*REQUEST A*: Summarize the text about the "Pagliacci" production in two sentences.

The Michigan Opera Theatre is amidst its production of "Pagliacci" at the Detroit Opera House. Opening night was last weekend and there are three more performances May 18, 19 and 20.

The opera, by Ruggero Leoncavallo and written in 1892, has been a mainstay of opera houses for over a century with history's great tenors each trying to make the broken-hearted clown their own. It was considered the signature role of the great Enrico Caruso. Luciano Pavarotti also played it numerous times.

It is also a frequently parodied role, perhaps because of our culture's love-hate relationship with clowns. An episode of "Seinfeld," for example, centered on a production of "Pagliacci," with a nemesis of Jerry Seinfeld's donning the clown suit while the cast was actually attending a production of the opera.

*EXCERPTED DATA*:
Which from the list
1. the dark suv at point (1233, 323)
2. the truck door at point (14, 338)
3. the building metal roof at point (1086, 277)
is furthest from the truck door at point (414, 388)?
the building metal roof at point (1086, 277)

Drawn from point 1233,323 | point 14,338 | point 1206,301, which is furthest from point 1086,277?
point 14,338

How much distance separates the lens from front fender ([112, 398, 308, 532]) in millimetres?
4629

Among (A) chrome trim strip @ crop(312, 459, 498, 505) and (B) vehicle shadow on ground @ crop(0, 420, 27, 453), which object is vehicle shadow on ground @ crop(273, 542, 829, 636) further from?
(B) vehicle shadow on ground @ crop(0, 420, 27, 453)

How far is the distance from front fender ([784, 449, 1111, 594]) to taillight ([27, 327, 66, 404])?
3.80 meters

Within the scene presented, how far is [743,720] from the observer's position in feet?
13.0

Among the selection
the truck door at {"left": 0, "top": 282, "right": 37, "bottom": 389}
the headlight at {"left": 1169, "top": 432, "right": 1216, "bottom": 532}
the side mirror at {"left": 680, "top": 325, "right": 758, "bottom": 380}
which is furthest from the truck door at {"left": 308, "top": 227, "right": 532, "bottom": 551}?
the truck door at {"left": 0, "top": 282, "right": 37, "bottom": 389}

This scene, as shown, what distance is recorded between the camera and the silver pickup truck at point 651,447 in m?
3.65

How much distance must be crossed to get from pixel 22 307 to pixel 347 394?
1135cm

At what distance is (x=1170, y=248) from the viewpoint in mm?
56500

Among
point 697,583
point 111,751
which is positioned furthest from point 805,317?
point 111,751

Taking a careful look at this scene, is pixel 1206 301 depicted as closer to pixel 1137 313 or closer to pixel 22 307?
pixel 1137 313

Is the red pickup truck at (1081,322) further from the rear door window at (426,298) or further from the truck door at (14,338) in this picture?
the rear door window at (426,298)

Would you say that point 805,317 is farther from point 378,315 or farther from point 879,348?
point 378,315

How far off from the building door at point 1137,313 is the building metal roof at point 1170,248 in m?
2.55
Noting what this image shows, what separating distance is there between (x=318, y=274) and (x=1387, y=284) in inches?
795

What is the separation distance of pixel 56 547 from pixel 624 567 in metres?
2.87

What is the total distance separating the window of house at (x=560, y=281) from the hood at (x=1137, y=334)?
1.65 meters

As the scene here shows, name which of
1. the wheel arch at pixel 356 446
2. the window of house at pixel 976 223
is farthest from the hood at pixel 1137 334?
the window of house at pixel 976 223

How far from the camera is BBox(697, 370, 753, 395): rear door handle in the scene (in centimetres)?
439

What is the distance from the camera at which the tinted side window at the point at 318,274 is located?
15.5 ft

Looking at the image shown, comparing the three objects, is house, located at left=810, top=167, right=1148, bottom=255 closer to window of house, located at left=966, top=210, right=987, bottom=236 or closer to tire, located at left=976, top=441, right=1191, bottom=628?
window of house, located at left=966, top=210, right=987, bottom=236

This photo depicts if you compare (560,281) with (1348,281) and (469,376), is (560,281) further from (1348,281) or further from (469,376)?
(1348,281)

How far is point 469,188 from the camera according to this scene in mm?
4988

*REQUEST B*: Please recast the records as a numbered list, starting at the line that contains "What is the separation" and running through the last line of the records, both ends included. Leave out blank lines.

*FINAL ANSWER A*: The Michigan Opera Theatre is staging Ruggero Leoncavallo's 1892 opera "Pagliacci" at the Detroit Opera House, where it opened last weekend and has three more performances on May 18, 19 and 20. For over a century, great tenors such as Enrico Caruso and Luciano Pavarotti have taken on its broken-hearted clown, a role that is also often parodied, as in an episode of "Seinfeld."

*FINAL ANSWER B*:
1. What is the separation distance of pixel 56 547 from pixel 624 567 in metres?
2. 2.87
3. What is the total distance separating the window of house at (x=560, y=281) from the hood at (x=1137, y=334)?
4. 1.65 meters
5. As the scene here shows, name which of
6. 1. the wheel arch at pixel 356 446
7. 2. the window of house at pixel 976 223
8. is farthest from the hood at pixel 1137 334?
9. the window of house at pixel 976 223
10. How far from the camera is BBox(697, 370, 753, 395): rear door handle in the scene (in centimetres)?
11. 439
12. What is the distance from the camera at which the tinted side window at the point at 318,274 is located?
13. 15.5 ft
14. Looking at the image shown, comparing the three objects, is house, located at left=810, top=167, right=1148, bottom=255 closer to window of house, located at left=966, top=210, right=987, bottom=236 or closer to tire, located at left=976, top=441, right=1191, bottom=628?
15. window of house, located at left=966, top=210, right=987, bottom=236
16. This photo depicts if you compare (560,281) with (1348,281) and (469,376), is (560,281) further from (1348,281) or further from (469,376)?
17. (1348,281)
18. How far is point 469,188 from the camera according to this scene in mm?
19. 4988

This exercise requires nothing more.